今年も桜前線が北上中ですが、病害虫に弱いソメイヨシノの寿命は60年から80年ほどとされる中、樹齢137年、日本最古といわれるのが青森県の桜の名所、弘前城で、毎年見事な花を咲かせる1本のソメイヨシノの銘木です。
明治になって間もなく、りんごの栽培と普及に取り組み「青森りんごの開祖」と謳われる菊池楯衛が明治15年に植えたものですが、旧弘前藩士であった菊池は廃藩後、荒れ放題となった弘前城に胸を痛め、千本のソメイヨシノを寄贈して植樹。
ところが、当時は「城で花見酒とはもってのほか」と切られたり引き抜かれたりして、多くは成木にすらならなかったと言います。
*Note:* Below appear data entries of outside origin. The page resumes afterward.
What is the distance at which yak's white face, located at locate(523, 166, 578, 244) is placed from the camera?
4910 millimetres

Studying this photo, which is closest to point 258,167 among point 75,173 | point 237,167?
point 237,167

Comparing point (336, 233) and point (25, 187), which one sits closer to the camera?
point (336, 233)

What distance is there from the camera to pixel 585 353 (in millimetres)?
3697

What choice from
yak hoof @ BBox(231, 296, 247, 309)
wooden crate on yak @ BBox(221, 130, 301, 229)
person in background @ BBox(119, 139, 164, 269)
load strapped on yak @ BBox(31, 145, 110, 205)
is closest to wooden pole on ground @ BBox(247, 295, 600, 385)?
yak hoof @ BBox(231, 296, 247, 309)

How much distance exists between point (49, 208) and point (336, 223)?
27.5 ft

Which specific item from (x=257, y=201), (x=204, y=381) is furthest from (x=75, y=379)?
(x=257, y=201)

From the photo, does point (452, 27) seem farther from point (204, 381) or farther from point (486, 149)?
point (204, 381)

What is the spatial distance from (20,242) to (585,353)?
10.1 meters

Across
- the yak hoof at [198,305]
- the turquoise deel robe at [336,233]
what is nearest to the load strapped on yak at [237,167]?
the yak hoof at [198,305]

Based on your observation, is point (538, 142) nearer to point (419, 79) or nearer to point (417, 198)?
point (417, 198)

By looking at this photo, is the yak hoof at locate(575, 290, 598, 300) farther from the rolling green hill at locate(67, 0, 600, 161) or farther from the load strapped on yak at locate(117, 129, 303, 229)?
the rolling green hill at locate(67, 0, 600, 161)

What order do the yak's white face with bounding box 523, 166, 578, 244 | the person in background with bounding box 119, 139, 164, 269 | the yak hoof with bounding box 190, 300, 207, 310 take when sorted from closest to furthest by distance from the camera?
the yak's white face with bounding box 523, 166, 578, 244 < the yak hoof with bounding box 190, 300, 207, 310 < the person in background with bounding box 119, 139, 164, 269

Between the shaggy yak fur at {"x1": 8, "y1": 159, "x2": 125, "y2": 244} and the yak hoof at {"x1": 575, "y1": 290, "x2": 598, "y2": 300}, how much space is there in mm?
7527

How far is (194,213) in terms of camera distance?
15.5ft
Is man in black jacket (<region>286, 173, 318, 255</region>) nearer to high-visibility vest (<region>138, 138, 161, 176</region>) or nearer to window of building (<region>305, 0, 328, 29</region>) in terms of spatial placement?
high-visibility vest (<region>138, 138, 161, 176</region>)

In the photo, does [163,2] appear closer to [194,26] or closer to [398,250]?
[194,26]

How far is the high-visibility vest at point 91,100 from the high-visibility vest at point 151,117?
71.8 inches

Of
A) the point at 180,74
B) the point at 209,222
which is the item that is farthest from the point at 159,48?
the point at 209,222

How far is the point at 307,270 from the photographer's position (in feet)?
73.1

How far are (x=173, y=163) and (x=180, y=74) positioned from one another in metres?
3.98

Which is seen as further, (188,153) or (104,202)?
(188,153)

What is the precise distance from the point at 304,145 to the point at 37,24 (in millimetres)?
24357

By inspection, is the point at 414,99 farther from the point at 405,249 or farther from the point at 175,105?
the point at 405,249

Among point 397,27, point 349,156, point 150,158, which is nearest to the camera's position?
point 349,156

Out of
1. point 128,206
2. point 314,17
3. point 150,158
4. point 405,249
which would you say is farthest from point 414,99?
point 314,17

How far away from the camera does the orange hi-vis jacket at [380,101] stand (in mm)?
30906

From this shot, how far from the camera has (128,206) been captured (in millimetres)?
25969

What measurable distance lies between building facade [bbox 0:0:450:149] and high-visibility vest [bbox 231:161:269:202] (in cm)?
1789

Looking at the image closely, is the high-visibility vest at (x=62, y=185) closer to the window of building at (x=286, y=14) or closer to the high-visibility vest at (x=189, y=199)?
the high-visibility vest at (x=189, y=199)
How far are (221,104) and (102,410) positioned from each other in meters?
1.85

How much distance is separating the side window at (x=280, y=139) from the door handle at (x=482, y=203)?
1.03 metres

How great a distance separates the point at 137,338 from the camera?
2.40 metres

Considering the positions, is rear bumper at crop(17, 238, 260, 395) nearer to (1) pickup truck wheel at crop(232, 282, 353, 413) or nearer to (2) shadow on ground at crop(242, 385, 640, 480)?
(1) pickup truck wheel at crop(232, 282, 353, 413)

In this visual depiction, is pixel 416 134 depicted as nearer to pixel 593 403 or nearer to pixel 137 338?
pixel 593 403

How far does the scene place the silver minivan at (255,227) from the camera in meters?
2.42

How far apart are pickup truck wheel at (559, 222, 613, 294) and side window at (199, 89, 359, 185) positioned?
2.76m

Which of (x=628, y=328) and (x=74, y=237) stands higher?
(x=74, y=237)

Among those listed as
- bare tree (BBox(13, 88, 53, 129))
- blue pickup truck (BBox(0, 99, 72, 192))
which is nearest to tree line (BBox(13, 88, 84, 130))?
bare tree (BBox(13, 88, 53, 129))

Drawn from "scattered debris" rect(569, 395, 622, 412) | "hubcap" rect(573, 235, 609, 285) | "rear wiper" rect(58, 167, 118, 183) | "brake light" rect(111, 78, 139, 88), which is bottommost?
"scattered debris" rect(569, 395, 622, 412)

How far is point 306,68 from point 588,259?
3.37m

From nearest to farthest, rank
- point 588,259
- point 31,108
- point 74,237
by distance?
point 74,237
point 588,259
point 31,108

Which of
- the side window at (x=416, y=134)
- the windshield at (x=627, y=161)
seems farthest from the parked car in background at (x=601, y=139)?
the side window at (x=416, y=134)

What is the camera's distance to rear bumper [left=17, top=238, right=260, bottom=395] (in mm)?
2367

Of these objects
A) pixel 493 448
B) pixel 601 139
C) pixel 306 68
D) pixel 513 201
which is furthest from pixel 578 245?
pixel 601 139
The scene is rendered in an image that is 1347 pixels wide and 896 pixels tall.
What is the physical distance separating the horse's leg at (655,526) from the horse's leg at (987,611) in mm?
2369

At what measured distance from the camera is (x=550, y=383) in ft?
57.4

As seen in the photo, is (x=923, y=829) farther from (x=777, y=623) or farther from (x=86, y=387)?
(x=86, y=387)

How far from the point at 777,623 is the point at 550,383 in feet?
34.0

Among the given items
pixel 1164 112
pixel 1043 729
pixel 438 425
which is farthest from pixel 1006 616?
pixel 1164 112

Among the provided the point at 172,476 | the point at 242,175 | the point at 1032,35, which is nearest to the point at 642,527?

しかしその後も同志によって植樹が続けられ、さらに「枝は切らぬもの」とされた桜に、りんごの栽培で培った剪定を軸とした「弘前方式」と呼ばれる管理技術を導入して、弘前城を擁する弘前公園の桜を、たくさんの花を付ける見事な桜へと育てました。
今日、樹齢100年を超える桜は300本を超え、多くの専門家から賞賛されるまでになったのです。
菊池が72歳で亡くなったのは大正7年4月。
その翌月の5月に開催された第一回観桜会は、101年たった今も、多くの人々が訪れる「弘前さくらまつり」へと続いています。